Cependant, nous savons que l'observance de ces mesures ne peut être parfaite et
que l'évitabilité des expositions restera toujours limitée par les comportements
individuels.
La possibilité de recourir à une vaccination, disponible depuis 1982 pour l'hépatite B,
représente bien entendu un atout considérable. Une politique vaccinale est d'autant
plus importante que la maladie est grave et largement répandue dans la population.
De ce fait cette vaccination s'impose à l'échelon planétaire, mais avec une nécessité
majeure dans les pays de forte endémicité. C'est le sens de l'engagement de
l'Organisation mondiale de la santé qui a inscrit cette vaccination dans son
programme, au travers du groupe Alliance globale pour la vaccination. L'objectif
principal est la vaccination de tous les enfants, avec un soutien financier pour la mise
en oeuvre de ce programme pour les pays les plus démunis. La stratégie vaccinale
doit savoir prendre en compte les besoins d'immunisation des différents groupes
exposés. A la vaccination systématique des enfants il faut ajouter la protection
spécifique des groupes les plus exposés, notamment les professionnels de santé qui
sont en France tenus à une obligation vaccinale depuis 1991. Les autres groupes
vulnérables ont été définis par le Conseil supérieur d'hygiène publique de France :
enfants nés de mères porteuses chroniques du VHB, injecteurs de drogues,
multipartenariat sexuel.
La maîtrise du risque de transmission en milieu de soins concerne également les
malades ; la transfusion sanguine a longtemps représenté un mode majeur de
transmission aujourd'hui prévenu par le dépistage systématique des donneurs de
sang porteurs chroniques de ce virus. Mais bien d'autres modes de transmission
demeurent possibles en milieu de soins, notamment par l'instrumentation souillée et,
plus généralement, par l'usage des dispositifs médicaux, notamment leur
réutilisation. Le respect très scrupuleux des règles d'hygiène, et notamment le
nettoyage et la désinfection des matériels médicaux, constitue un impératif qui
s'impose à tous les soignants. Faut-il souligner qu'il faut s'abstenir de toute
réutilisation du matériel à usage unique ?

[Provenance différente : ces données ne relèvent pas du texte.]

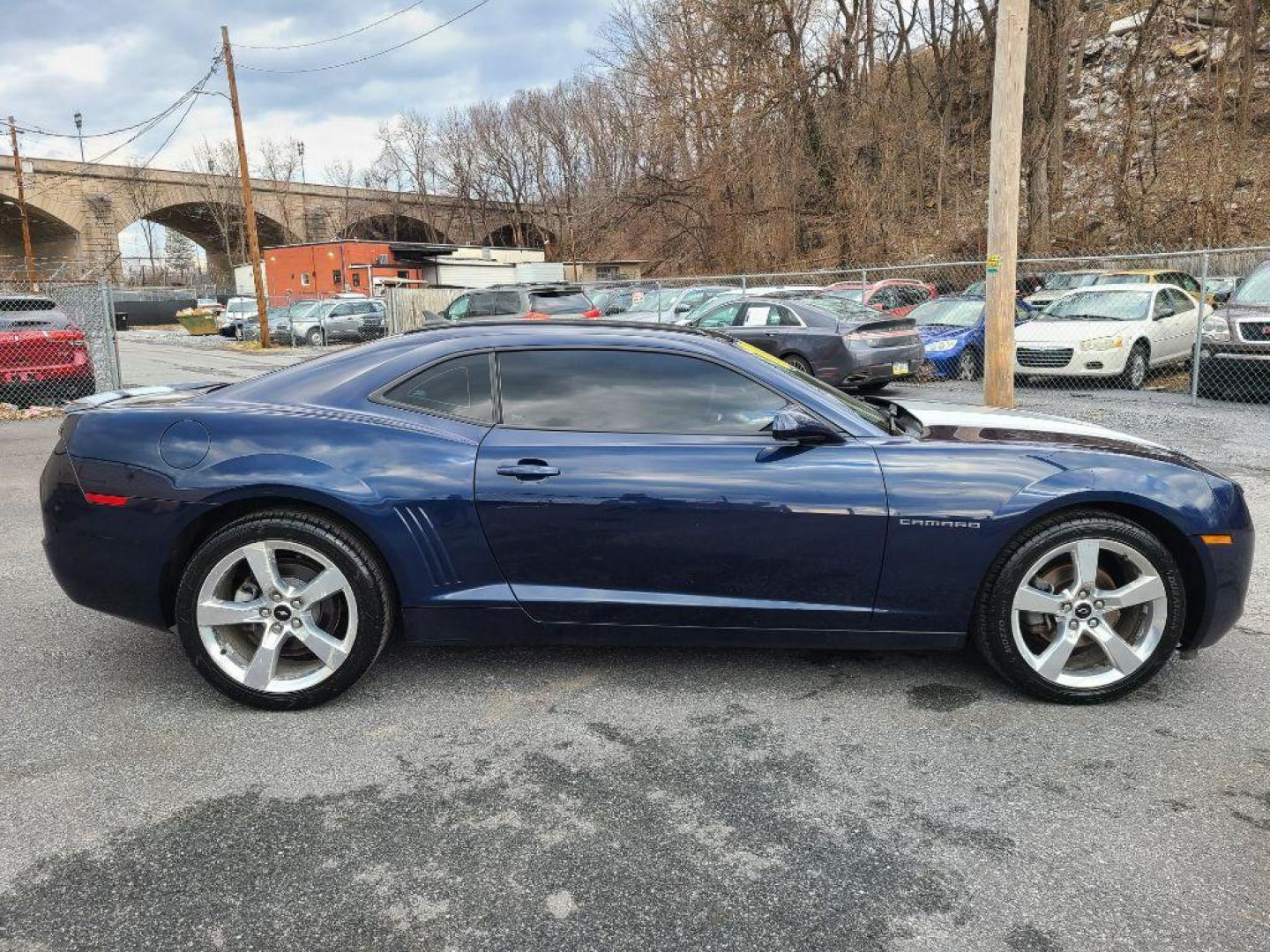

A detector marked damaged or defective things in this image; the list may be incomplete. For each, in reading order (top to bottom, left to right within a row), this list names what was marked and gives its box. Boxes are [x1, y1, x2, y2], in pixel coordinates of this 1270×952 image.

Ainsi l'hépatite B apparaît-elle comme une maladie maîtrisable, que l'on doit pouvoir
contrôler, et dont l'endémicité doit reculer. Cependant cette maîtrise ne peut se faire
que si une véritable stratégie de santé publique est mise en place, prenant en
compte les différents niveaux possibles d'intervention pour prévenir la transmission
du virus. La vaccination occupe une place centrale dans cette politique. Une
polémique s'est instaurée en France ces dernières années sur l'innocuité du vaccin.

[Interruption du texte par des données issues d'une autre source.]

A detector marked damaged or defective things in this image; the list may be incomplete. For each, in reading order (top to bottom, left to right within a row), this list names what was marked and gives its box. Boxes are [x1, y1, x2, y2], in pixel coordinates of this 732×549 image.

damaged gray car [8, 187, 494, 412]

Des études avaient été menées pour mesurer les corrélations possibles avec la
survenue de maladies neurologiques de type sclérose en plaques, ou
démyélinisation du système nerveux. Aucune étude n'a jamais pu démontrer
l'existence d'un lien entre le vaccin et des manifestations ou complications
neurologiques. Mieux encore, deux importantes études publiées ces dernières
semaines dans le New England Journal of Medicine écartent toute imputabilité du
vaccin dans la survenue de complications neurologiques. Ainsi l'hépatite B demeure
l'une des priorités en matière de lutte contre les maladies infectieuses. La grande
transmissibilité de ce virus, la fréquence de son portage chronique et la gravité de
ses complications justifient la nécessité d'une stratégie de santé publique définie à
l'échelon mondial. Les traitements aujourd'hui disponibles contre ce virus sont
coûteux, de maniements difficiles et de résultats encore peu satisfaisants.
La prévention constitue donc l'essentiel des mesures de lutte. Il s'agit de favoriser
d'une part le contrôle des risques liés aux relations sexuelles, d'autre part d'améliorer
la sécurité des actes en milieu de soin. La vaccination assurée pour l'ensemble de la
population dans les pays de haute endémicité constitue sans doute le seul moyen de
faire reculer durablement et efficacement cette maladie.